Today we ran into the first case where a valid comment was marked as spam. So, we tried the mark as not spam link, but that 404s. Hovering over the link I can see that the link is for http://www.bstw.com/spam/comment/280/notspam . The displayed URL for the comment, however, is http://www.bstw.com/content/getting-bumped-out-story#comment-280 since we have the page title module in use. I tried adding /notspam to the end of that URL, but again 404. So, the first question is, what should this be and how do we fix it.

I then tried editing the node. Under Administration, I deseleted Spam and selected Published. This "works" in the sense that the state of the node is changed, but when it is displayed it still shows UNPUBLISHED above it, even though it then becomes visible to an anonymous user. The spam total is still 99 also. I have all authorized user and the administrator selected under bypass filters. So, second question is how do we get the UNPUBLISHED banner to go away.

Also, if marked not spam, shouldn't its score revert to zero?

Finally, I am curious why this one got marked. I had the threshold set at 70 and this got a score of 70 I think I can see in the logs, but it isn't apparent to my why it would have gotten much of any score at all. I have tentatively moved the threshold to 72, but that doesn't actually seem like a solution, if you know what I mean.

The trace looks like this:

comment 280 04/10/2009 - 08:48 marked as spam, score(99) Anonymous trace | detail
comment 280 04/10/2009 - 08:48 final average(70) Anonymous trace | detail
comment 280 04/10/2009 - 08:48 Bayesian filter: total(99) redirect() gain(100) Anonymous trace | detail
comment 280 04/10/2009 - 08:48 total(1485) count(15) probability(99) Anonymous trace | detail
comment 280 04/10/2009 - 08:48 Node age: total(99) redirect() gain(150) Anonymous trace | detail
comment 280 04/10/2009 - 08:48 Custom filter: total(40) redirect() gain(250) Anonymous trace | detail
comment 280 04/10/2009 - 08:48 matched adjusted total of 0 probably-not spam rule(s). Anonymous trace | detail
comment 280 04/10/2009 - 08:48 URL filter: total(0) redirect() gain(250) Anonymous trace | detail
comment 280 04/10/2009 - 08:48 Surbl filter: total(0) redirect() gain(250) Anonymous trace | detail
comment 280 04/10/2009 - 08:48 Duplicate filter: total() redirect() gain(100) Anonymous trace | detail
comment 280 04/10/2009 - 08:48 inserting Anonymous trace | detail
comment 280 04/10/2009 - 08:48 -- Anonymous trace | detail

Could someone explain a bit about which factors contributed? To me it looks like node age, Bayesian, and something in between with no name. It is true that the primary node was from January, but for this site it is quite reasonable that an older node would generate a new comment. So, does that mean I should turn that filter off? I don't know what about this post would have annoyed the Bayesian filter and I don't know what that middle line is about.

Comments

gnassar’s picture

Status: Active » Closed (duplicate)

Duplicate of #352179: bad "Not Spam" link.

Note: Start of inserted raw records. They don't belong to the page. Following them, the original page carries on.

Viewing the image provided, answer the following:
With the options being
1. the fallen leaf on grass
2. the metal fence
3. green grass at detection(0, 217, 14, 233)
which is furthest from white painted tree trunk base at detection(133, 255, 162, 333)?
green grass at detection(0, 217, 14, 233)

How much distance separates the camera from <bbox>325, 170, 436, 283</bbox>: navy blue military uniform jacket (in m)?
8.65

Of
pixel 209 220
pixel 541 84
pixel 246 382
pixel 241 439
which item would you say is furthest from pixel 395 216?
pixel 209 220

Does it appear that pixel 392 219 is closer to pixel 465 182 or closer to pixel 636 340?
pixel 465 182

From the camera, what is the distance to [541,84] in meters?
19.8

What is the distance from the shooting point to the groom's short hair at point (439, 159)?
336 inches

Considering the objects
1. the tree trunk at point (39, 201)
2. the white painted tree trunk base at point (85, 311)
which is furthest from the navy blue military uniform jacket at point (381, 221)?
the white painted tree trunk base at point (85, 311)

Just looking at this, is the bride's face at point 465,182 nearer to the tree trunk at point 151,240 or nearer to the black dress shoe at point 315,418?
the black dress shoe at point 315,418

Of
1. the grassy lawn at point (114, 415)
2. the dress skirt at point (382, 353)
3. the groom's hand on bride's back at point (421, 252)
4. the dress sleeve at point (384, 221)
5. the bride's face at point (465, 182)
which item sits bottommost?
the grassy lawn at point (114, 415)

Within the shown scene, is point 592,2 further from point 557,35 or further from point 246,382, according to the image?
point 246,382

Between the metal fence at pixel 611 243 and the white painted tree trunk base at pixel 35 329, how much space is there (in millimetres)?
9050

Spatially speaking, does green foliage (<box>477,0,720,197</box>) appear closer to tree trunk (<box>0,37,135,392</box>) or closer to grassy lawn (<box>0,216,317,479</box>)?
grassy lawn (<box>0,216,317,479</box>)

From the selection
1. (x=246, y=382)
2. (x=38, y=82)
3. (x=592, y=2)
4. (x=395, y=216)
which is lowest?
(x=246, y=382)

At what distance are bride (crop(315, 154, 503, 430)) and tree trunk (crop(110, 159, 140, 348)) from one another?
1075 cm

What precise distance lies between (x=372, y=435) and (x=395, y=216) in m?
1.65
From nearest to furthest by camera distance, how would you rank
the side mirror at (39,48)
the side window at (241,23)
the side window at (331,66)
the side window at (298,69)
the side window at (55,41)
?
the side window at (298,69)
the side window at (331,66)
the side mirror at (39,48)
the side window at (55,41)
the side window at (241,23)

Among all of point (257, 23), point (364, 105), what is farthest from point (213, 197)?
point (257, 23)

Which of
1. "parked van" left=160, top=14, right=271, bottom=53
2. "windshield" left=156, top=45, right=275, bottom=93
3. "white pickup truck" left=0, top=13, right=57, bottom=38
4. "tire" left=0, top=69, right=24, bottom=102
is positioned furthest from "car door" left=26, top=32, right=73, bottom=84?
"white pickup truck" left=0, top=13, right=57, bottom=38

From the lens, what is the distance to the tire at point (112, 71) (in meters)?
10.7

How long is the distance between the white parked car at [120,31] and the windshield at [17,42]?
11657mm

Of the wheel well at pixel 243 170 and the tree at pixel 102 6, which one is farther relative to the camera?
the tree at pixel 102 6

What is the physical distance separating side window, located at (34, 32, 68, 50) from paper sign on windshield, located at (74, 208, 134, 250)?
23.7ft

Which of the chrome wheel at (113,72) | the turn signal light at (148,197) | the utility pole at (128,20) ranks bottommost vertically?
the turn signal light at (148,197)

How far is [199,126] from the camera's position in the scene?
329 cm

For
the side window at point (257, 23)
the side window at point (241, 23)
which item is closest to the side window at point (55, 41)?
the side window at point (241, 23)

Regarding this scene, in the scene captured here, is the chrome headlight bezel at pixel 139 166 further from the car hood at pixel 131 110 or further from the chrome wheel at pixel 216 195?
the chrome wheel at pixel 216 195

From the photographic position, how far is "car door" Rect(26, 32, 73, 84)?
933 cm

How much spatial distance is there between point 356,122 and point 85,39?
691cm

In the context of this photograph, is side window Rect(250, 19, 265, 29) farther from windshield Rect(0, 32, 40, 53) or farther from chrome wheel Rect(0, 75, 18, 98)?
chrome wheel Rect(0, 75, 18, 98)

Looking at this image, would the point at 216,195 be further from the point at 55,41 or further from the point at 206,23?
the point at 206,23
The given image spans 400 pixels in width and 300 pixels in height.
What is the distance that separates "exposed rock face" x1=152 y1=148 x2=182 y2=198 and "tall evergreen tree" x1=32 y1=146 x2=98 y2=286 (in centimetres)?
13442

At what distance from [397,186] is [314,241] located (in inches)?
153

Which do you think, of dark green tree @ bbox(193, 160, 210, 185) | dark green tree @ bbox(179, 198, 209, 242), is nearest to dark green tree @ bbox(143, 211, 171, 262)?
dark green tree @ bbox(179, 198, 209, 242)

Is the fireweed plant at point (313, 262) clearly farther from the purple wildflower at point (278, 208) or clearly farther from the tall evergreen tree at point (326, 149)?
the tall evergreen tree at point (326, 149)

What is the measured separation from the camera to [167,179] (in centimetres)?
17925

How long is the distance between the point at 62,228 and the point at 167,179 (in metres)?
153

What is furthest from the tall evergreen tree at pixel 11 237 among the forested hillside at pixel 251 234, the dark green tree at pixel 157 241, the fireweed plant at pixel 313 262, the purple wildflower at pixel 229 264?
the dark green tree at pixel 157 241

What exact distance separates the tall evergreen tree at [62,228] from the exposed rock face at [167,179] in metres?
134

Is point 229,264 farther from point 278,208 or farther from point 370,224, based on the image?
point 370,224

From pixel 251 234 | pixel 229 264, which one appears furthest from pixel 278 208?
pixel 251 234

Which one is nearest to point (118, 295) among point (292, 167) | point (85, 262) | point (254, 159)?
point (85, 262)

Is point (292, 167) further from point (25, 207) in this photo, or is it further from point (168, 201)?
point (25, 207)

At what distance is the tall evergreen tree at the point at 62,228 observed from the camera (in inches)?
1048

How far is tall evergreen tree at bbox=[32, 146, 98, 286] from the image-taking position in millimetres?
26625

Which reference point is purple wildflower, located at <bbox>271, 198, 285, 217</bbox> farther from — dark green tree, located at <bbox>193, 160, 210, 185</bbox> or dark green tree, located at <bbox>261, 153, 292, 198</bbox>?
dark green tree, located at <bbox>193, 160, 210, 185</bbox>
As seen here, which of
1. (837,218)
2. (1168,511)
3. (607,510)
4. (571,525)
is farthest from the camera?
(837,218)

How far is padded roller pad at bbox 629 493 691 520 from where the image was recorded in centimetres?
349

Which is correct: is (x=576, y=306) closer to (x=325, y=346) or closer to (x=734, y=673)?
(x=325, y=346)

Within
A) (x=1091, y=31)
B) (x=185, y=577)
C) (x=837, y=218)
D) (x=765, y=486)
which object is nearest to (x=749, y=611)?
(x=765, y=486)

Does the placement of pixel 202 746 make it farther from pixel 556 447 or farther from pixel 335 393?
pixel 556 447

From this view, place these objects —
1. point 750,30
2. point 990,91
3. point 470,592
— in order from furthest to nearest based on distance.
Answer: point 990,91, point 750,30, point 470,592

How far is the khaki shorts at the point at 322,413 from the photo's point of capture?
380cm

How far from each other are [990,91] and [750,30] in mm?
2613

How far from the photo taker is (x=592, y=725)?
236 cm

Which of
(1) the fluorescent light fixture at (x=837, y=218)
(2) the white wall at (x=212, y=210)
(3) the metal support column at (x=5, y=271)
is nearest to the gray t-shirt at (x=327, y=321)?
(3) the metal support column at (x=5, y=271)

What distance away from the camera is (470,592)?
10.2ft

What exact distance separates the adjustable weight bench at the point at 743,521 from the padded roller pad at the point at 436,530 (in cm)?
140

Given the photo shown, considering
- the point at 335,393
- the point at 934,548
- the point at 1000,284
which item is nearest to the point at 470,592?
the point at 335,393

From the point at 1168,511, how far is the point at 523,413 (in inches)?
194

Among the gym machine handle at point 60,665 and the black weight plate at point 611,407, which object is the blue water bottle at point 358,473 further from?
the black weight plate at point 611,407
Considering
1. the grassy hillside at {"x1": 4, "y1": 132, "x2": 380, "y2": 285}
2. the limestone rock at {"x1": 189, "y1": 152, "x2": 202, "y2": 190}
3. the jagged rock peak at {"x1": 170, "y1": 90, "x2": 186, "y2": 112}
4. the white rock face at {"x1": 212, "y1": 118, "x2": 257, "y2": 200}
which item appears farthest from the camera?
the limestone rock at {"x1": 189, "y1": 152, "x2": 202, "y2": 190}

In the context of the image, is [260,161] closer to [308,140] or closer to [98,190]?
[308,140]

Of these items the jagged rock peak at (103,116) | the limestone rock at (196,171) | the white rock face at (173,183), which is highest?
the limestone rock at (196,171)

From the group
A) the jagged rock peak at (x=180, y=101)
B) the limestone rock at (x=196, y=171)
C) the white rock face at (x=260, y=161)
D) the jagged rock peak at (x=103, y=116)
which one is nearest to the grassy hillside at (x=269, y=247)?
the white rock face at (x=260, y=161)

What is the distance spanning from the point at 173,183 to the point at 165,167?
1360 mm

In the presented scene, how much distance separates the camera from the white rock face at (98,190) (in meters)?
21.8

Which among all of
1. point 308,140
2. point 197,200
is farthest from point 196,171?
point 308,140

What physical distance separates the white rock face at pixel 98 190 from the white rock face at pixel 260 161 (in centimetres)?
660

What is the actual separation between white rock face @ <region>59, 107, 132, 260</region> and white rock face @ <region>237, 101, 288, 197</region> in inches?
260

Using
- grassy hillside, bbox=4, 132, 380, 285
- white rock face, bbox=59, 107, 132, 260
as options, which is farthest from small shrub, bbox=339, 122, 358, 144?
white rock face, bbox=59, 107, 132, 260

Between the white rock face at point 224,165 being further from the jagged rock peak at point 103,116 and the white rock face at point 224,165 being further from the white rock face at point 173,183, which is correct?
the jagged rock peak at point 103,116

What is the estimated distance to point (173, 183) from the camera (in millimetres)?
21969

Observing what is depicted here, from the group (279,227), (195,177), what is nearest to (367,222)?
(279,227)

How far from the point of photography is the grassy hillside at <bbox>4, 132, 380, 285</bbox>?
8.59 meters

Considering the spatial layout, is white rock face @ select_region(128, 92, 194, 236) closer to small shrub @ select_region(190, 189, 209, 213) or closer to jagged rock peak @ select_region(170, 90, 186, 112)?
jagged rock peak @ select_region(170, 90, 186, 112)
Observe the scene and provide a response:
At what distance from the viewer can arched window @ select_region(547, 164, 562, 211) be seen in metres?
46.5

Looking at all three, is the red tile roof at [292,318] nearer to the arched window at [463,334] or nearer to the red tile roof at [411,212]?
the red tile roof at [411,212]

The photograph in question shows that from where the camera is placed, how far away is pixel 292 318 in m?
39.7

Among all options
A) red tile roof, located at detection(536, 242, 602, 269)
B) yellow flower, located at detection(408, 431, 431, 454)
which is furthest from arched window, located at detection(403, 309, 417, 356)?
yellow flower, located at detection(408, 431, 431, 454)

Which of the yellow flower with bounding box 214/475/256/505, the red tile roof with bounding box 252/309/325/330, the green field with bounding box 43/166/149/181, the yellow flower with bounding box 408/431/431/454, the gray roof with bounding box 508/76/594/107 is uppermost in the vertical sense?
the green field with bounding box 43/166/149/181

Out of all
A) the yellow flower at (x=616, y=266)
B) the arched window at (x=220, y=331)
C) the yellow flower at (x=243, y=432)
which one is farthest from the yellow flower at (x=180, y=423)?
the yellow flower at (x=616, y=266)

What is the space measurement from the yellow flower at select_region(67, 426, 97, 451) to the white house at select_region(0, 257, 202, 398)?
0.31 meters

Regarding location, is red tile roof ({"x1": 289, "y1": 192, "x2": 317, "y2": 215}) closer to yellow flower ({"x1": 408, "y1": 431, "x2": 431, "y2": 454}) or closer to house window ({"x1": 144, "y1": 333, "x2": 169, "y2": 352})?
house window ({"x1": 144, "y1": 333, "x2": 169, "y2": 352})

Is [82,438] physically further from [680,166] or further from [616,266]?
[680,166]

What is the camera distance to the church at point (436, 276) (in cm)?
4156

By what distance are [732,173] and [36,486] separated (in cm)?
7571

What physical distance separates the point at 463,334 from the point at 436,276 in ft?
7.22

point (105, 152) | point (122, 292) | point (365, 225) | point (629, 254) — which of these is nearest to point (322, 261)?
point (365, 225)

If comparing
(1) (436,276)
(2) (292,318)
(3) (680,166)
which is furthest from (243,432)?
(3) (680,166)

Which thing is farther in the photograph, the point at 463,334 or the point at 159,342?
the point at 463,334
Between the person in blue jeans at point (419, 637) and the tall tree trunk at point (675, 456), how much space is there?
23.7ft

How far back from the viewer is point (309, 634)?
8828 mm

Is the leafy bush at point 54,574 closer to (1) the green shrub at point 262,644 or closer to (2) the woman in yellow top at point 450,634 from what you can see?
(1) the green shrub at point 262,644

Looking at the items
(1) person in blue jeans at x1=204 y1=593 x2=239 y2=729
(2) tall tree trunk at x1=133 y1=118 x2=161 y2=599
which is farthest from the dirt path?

The UNPUBLISHED banner you mention must, I imagine, be part of the content of the node -- by default, to my knowledge, Drupal doesn't add that banner (nor does the Spam module).

Yes, if your site would tend to have comments added to older content, you want to turn the node age filter off, or reduce its gain if it's OK but not as likely as new posts getting comments.

Please open a new issue for any further problems.